Acquiring a Long-Term Hedge on Financed  Life Insurance Premiums Results in Us Being “In the Money” On Day One

In the current financial landscape, there exists a notable discrepancy between short-term and long-term interest rates. Today, short-term money comes at a higher cost, while long-term funds are below historic averages. This piece delves into the reasons behind this phenomenon, highlighting the consideration for long-term borrowing to finance Life Insurance policies. Additionally, we explore the consistent approach of modern monetary policy in targeting inflation and maintaining a neutral impact on the economy.

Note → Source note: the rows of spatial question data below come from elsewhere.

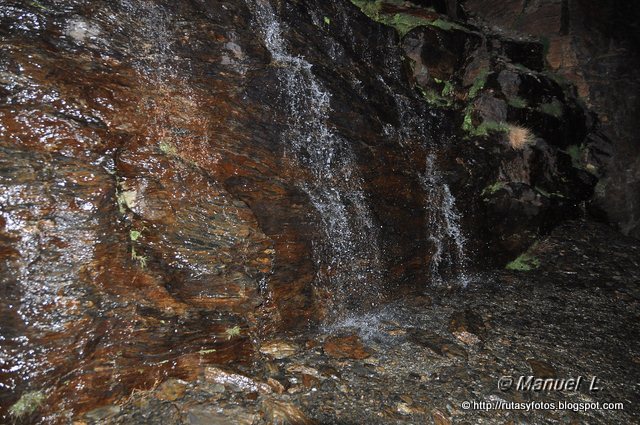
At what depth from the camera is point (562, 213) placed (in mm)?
6855

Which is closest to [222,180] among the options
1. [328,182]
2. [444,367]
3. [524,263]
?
[328,182]

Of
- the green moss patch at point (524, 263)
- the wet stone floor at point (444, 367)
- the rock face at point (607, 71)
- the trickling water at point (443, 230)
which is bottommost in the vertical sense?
the wet stone floor at point (444, 367)

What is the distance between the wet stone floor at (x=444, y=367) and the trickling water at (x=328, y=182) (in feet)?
1.79

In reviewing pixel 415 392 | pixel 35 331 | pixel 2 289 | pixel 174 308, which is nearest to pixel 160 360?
pixel 174 308

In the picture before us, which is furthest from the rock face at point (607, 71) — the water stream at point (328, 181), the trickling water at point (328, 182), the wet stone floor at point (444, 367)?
the trickling water at point (328, 182)

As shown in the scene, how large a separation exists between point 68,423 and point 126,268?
49.4 inches

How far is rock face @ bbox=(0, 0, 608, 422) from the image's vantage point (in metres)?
3.08

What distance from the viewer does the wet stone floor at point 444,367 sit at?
10.6 ft

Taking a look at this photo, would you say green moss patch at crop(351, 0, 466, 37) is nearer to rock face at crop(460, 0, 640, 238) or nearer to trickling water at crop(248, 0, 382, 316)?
rock face at crop(460, 0, 640, 238)

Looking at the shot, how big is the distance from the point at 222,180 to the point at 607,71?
825 centimetres

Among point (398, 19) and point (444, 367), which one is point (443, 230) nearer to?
point (444, 367)

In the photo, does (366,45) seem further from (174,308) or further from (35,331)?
(35,331)

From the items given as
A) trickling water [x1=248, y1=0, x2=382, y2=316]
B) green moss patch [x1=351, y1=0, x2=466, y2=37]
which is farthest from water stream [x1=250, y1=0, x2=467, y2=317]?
green moss patch [x1=351, y1=0, x2=466, y2=37]

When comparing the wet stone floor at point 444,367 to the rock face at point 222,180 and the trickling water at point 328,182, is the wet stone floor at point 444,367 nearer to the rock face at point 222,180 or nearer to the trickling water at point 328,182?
the rock face at point 222,180
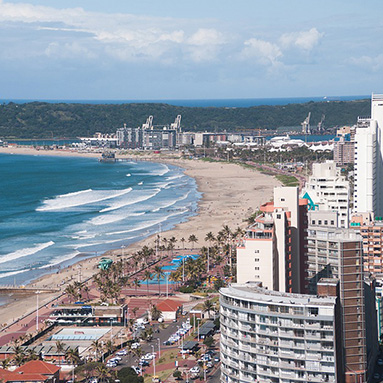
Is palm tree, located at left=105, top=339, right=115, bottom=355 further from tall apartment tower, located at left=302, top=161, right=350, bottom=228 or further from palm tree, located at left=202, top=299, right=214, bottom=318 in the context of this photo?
tall apartment tower, located at left=302, top=161, right=350, bottom=228

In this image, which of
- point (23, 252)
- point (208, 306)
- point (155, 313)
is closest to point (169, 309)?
point (155, 313)

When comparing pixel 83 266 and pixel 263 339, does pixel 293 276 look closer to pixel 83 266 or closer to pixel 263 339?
pixel 263 339

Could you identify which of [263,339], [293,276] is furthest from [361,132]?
[263,339]

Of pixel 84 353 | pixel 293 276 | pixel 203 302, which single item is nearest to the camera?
pixel 293 276

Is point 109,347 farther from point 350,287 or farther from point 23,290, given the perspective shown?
point 23,290

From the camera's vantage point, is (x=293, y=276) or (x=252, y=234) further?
(x=293, y=276)

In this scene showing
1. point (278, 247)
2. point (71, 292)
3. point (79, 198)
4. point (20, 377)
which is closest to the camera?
point (278, 247)

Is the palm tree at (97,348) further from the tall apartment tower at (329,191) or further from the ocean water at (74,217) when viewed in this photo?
the tall apartment tower at (329,191)
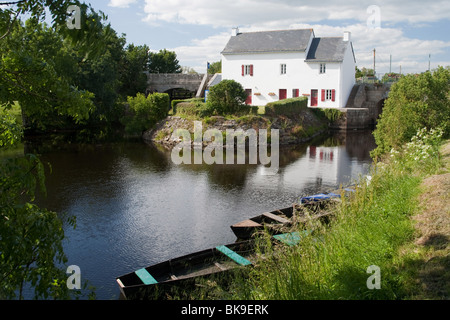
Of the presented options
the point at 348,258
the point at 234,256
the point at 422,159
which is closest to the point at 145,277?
the point at 234,256

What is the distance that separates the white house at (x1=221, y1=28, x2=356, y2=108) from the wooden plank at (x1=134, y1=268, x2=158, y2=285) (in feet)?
108

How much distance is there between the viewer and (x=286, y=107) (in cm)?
3416

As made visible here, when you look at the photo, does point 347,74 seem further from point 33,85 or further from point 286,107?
point 33,85

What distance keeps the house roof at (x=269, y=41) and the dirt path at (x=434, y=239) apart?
30719mm

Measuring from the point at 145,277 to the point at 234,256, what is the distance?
2.18m

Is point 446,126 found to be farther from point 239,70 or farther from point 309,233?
point 239,70

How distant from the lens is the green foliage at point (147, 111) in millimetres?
35188

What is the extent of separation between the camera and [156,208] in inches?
621

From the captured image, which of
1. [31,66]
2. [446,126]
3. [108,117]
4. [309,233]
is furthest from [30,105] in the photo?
[108,117]

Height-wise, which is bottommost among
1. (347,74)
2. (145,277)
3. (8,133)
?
(145,277)

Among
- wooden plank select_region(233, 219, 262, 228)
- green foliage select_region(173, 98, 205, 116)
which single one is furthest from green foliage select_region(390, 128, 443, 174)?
green foliage select_region(173, 98, 205, 116)

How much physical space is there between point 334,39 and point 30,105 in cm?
3885

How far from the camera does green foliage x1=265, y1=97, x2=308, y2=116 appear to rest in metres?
32.7

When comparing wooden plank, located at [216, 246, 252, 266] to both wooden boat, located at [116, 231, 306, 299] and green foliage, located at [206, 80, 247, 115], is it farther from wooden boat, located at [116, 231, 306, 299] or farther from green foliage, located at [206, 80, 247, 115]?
green foliage, located at [206, 80, 247, 115]
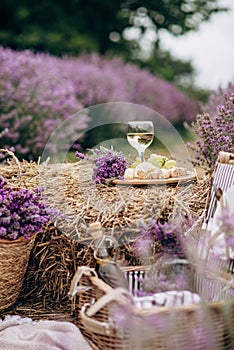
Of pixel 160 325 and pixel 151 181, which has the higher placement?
pixel 151 181

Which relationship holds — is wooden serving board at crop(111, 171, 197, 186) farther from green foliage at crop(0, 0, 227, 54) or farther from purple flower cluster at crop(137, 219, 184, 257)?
green foliage at crop(0, 0, 227, 54)

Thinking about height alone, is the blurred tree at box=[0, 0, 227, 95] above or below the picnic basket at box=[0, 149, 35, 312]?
above

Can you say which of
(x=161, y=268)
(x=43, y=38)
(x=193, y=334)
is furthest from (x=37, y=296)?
(x=43, y=38)

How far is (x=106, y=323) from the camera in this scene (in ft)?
5.98

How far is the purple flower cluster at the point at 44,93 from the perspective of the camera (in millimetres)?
5789

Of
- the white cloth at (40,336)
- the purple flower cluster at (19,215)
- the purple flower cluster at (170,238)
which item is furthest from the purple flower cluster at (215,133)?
the white cloth at (40,336)

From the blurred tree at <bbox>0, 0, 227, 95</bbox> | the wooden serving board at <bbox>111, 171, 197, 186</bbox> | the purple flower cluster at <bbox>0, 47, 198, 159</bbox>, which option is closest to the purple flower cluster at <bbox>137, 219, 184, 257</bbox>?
the wooden serving board at <bbox>111, 171, 197, 186</bbox>

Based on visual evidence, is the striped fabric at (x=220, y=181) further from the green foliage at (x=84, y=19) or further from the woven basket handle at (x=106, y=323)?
the green foliage at (x=84, y=19)

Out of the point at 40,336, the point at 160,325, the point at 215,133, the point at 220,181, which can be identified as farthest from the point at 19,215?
the point at 215,133

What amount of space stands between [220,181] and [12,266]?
1.06m

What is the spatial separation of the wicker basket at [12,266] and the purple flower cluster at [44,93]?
2006 millimetres

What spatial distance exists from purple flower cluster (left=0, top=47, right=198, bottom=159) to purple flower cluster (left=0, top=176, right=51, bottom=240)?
2026 mm

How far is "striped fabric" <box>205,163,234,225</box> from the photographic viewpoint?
2479mm

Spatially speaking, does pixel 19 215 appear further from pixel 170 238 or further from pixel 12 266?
pixel 170 238
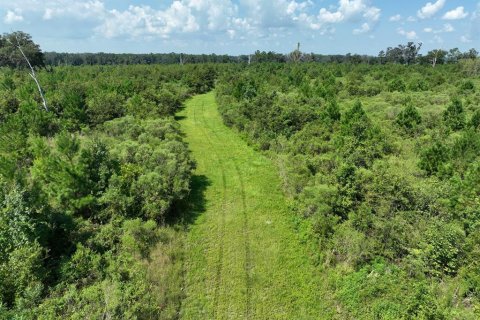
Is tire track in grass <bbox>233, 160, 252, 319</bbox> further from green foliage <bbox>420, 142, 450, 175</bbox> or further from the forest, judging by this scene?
green foliage <bbox>420, 142, 450, 175</bbox>

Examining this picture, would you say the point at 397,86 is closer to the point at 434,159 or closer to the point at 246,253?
the point at 434,159

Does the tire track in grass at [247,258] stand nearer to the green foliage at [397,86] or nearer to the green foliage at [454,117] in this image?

Short-Term vs. Long-Term Interest Rates:
Short-term interest rates are high. A comprehensive analysis of various metrics, including forward curves, derivative pricing, and the Federal Reserve's Dot Plot, suggests that these elevated rates are temporary.1 Looking ahead, expectations indicate a substantial decline in rates over the long term.

SOFR forward curves

Rationale for the Cost Disparity - The cost dynamics between short-term and long-term interest rates stem from several factors:

  • Monetary Policy Consistency: Modern monetary policy consistently aims to target inflation within the 2-2.5% range.2 Over the years, the Federal Reserve has emphasized that a Fed Funds rate in this range would have a neutral impact on the economy. Unless specific circumstances warrant adjustments to economic growth, interest rates should ideally remain within this target range.
  • Market Metrics: Forward curves, derivative pricing, and the Federal Reserve's Dot Plot provide valuable insights into market expectations and future interest rate trends. These metrics consistently indicate that the current high rates are temporary and will likely decrease significantly in the long term.3

Implications for Borrowers and Investors - The disparity between short-term and long-term interest rates has important implications for borrowers and investors:

  • Borrowers: Those seeking financing options should carefully consider the cost dynamics between short-term and long-term borrowing. While loan rates are high, we can purchase mid/long-term interest rate derivatives that are below current rates/in the money.4
  • Investors: Individuals and institutions investing in fixed income instruments or lending funds need to evaluate the trade-offs between short-term and long-term options. Short-term investments may potentially provide higher yields and quicker liquidity, while long-term investments offer the potential for stable returns over an extended period.

We’re “in the Money”! - Embracing the Long-Term Advantage: The cost dynamics between short-term and long-term interest rates reflect the current financial landscape. While short-term money is expensive, a comprehensive analysis of various metrics suggests that these high rates are temporary. By recognizing the advantageous position of long-term money, borrowers and investors can confidently navigate the current market conditions and position themselves strategically for a future marked by lower interest rates. We’re “in the Money”! 

4 As of 8/22/23, SOFR is 5.30%. If an interest rate cap hedging SOFR with a strike of 2.25% were purchased, the interest rate cap would be considered “in the money”. This simply means that the underlying index (SOFR @ 5.30%), has a higher rate than the interest rate cap “strike” of 2.25%.